WHAT YOU HAVE TO DO:
Copy out, exactly as written, only the line containing "How far away from the camera" and the lines after it through the end of the records.

[BEGIN SUPPLIED RECORDS]

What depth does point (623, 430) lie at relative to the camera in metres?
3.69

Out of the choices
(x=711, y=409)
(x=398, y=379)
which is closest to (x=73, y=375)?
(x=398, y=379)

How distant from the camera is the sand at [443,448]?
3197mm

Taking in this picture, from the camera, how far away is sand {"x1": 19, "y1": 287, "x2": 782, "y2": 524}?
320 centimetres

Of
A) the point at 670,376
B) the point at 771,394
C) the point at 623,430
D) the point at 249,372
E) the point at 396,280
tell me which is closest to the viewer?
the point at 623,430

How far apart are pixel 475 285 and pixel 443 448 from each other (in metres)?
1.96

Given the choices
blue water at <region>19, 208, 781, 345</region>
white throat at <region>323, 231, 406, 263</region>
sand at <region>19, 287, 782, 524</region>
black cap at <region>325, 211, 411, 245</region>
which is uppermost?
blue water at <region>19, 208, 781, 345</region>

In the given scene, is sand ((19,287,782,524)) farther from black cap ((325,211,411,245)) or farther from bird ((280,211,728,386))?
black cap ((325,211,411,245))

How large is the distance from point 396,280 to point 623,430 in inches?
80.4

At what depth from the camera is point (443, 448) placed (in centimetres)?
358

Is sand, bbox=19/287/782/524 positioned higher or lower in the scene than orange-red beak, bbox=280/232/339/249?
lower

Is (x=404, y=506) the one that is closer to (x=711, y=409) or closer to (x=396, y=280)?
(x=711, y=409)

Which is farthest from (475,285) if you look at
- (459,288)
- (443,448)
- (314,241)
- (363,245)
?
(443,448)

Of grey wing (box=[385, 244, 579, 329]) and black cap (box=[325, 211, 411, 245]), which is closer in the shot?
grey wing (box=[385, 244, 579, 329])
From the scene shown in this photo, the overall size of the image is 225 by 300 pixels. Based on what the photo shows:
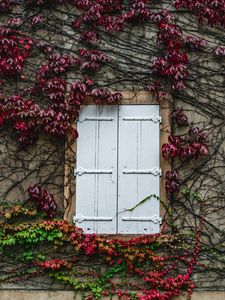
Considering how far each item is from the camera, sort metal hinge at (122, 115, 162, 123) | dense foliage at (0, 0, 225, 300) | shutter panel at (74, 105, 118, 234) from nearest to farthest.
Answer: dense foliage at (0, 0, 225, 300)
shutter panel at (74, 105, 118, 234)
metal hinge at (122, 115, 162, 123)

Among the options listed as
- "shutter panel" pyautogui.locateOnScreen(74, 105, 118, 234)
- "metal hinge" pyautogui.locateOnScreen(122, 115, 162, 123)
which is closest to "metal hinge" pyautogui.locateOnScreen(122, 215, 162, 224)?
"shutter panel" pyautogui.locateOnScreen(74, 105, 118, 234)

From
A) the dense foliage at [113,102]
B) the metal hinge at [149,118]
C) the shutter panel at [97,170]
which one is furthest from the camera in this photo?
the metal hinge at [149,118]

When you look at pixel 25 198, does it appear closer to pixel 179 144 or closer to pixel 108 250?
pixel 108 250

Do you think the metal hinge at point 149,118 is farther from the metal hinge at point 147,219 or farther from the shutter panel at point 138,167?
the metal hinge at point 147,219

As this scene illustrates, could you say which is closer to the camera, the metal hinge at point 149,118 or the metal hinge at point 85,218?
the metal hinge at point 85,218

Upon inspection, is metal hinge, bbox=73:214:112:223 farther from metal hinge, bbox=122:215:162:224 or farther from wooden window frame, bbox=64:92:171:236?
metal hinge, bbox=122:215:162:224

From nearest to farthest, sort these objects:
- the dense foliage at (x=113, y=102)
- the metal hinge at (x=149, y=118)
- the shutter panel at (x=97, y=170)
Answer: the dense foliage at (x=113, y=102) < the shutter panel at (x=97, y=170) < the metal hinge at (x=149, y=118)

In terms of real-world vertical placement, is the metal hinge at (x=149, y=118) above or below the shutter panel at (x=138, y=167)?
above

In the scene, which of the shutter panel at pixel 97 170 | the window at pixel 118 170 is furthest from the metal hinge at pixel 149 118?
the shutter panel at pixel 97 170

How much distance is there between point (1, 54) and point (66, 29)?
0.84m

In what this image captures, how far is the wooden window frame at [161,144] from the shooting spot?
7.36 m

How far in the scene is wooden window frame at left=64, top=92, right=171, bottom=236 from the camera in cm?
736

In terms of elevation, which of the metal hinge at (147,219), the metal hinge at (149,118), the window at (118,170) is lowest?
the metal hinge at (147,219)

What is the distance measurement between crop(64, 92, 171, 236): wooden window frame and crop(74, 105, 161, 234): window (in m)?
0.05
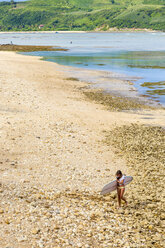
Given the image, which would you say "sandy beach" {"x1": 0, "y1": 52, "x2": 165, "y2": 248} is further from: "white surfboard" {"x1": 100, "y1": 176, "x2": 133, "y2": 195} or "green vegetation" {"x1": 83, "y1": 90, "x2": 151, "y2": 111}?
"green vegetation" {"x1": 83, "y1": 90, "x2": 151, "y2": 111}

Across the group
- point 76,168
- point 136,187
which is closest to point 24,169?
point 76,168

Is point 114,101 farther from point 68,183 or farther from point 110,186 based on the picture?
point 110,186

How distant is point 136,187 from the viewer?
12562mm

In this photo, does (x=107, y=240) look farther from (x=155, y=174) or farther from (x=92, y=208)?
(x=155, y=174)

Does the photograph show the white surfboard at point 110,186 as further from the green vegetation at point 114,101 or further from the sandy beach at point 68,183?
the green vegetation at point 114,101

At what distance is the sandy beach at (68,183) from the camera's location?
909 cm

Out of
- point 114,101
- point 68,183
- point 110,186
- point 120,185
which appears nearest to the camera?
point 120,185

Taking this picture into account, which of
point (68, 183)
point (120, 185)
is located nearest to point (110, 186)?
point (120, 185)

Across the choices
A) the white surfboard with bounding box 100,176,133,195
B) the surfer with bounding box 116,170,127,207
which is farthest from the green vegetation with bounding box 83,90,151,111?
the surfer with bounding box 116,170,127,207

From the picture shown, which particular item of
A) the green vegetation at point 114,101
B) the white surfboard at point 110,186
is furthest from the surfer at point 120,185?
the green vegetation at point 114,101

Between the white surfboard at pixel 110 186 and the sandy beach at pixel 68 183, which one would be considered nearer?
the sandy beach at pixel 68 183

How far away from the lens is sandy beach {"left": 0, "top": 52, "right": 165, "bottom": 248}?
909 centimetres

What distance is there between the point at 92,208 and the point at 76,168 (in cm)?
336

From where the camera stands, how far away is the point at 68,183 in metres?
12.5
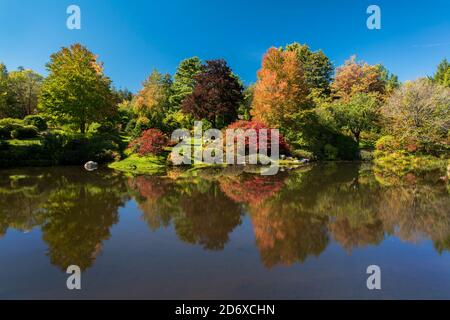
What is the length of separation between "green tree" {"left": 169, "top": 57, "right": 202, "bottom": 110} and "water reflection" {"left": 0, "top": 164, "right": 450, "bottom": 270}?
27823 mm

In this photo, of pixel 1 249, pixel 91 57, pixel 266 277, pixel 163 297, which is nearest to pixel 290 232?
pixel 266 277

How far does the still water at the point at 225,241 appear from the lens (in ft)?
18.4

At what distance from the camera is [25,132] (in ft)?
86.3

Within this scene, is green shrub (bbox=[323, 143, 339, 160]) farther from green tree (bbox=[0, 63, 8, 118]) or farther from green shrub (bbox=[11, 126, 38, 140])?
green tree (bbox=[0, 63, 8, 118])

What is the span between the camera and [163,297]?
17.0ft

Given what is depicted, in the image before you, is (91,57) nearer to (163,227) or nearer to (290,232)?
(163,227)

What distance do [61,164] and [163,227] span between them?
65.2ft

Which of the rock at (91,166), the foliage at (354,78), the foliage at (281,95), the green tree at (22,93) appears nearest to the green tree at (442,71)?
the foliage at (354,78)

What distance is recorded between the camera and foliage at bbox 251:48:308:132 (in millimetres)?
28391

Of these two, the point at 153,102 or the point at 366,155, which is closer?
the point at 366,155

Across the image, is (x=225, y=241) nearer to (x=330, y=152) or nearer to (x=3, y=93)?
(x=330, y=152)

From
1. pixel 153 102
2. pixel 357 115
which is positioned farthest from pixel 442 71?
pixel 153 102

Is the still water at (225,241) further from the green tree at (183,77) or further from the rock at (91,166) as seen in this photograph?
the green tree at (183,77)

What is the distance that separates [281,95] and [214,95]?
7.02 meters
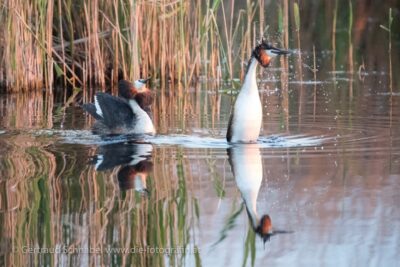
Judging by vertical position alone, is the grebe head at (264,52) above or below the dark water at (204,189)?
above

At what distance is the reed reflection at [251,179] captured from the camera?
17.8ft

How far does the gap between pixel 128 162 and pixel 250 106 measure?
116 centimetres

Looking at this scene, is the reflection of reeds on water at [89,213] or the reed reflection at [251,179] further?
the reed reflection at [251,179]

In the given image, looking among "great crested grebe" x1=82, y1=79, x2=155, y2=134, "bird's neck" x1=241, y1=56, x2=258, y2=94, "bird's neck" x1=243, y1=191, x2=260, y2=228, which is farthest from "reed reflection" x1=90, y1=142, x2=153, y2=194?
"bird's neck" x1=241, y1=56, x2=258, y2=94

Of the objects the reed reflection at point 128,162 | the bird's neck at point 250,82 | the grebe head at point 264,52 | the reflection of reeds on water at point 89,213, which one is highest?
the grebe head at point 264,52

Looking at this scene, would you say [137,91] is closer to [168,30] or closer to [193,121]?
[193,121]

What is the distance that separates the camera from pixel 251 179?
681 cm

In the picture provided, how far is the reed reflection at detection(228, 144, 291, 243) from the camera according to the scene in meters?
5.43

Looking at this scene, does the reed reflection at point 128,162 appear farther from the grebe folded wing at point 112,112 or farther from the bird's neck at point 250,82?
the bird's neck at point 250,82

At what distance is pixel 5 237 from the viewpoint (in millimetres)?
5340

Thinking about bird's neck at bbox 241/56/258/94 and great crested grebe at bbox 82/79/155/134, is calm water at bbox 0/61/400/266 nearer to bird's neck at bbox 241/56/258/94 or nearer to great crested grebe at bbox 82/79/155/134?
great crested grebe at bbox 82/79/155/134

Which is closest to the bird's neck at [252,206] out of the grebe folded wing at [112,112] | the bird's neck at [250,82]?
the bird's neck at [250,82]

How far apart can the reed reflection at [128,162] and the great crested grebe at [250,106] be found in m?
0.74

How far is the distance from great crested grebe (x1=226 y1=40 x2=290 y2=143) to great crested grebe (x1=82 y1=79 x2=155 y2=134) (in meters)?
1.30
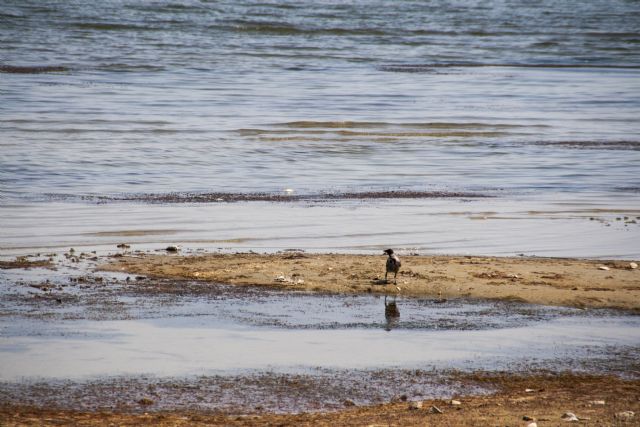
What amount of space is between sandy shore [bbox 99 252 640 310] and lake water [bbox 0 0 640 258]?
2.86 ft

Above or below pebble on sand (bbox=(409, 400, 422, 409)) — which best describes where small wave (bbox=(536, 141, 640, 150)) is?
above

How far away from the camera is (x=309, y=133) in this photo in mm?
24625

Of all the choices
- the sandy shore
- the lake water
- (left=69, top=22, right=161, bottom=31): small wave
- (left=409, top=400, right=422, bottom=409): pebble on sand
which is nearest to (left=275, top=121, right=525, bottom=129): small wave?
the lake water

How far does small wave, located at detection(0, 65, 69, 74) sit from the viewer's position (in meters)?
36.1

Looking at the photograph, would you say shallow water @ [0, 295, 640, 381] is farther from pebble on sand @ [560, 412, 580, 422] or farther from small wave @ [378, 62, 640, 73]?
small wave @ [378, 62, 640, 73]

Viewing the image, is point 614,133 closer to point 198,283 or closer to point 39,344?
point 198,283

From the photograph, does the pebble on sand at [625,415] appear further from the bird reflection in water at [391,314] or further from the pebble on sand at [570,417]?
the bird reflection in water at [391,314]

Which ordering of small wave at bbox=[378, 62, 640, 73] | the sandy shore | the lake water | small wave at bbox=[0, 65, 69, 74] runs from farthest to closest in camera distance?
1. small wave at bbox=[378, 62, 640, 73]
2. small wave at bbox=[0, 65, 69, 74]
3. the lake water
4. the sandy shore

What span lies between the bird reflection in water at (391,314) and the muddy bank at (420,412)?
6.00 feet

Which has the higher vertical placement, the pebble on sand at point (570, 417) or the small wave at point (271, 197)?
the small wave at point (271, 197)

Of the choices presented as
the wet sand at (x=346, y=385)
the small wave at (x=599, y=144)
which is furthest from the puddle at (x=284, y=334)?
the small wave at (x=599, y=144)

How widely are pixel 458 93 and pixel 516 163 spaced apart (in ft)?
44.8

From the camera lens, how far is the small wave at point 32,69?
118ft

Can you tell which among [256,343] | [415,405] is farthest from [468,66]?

[END SUPPLIED RECORDS]

EXPECTED ANSWER:
How far away from the camera is (x=309, y=133) in this photo in mm?
24625

Of all the choices
- the sandy shore
- the lake water
- (left=69, top=22, right=161, bottom=31): small wave
- (left=409, top=400, right=422, bottom=409): pebble on sand
which is nearest to (left=275, top=121, right=525, bottom=129): small wave?
the lake water

How far does small wave, located at detection(0, 65, 69, 74) sit from the viewer's position (in meters)?
36.1

Looking at the photograph, would you say shallow water @ [0, 295, 640, 381] is farther from pebble on sand @ [560, 412, 580, 422] or farther from small wave @ [378, 62, 640, 73]?
small wave @ [378, 62, 640, 73]

Viewing the image, is point 614,133 closer to point 198,283 or closer to point 39,344?
point 198,283

From the photograph, does the pebble on sand at [625,415] appear further from the bird reflection in water at [391,314] or further from the pebble on sand at [570,417]?
the bird reflection in water at [391,314]

Which ordering of small wave at bbox=[378, 62, 640, 73] | the sandy shore | the lake water | small wave at bbox=[0, 65, 69, 74] runs from farthest to closest in camera distance?
1. small wave at bbox=[378, 62, 640, 73]
2. small wave at bbox=[0, 65, 69, 74]
3. the lake water
4. the sandy shore

What span lies between the bird reflection in water at (391,314) and the muddy bank at (420,412)?
6.00 feet

Which has the higher vertical placement, the pebble on sand at point (570, 417) or the small wave at point (271, 197)?
the small wave at point (271, 197)

Of the choices presented as
the wet sand at (x=346, y=385)
the small wave at (x=599, y=144)
which is furthest from the puddle at (x=284, y=334)?
the small wave at (x=599, y=144)

How widely are pixel 458 93 and pixel 516 163 spaced apart (in ft)?
44.8

From the camera lens, how far is the small wave at point 32,69?
118ft

Can you tell which among [256,343] | [415,405] is farthest from [468,66]?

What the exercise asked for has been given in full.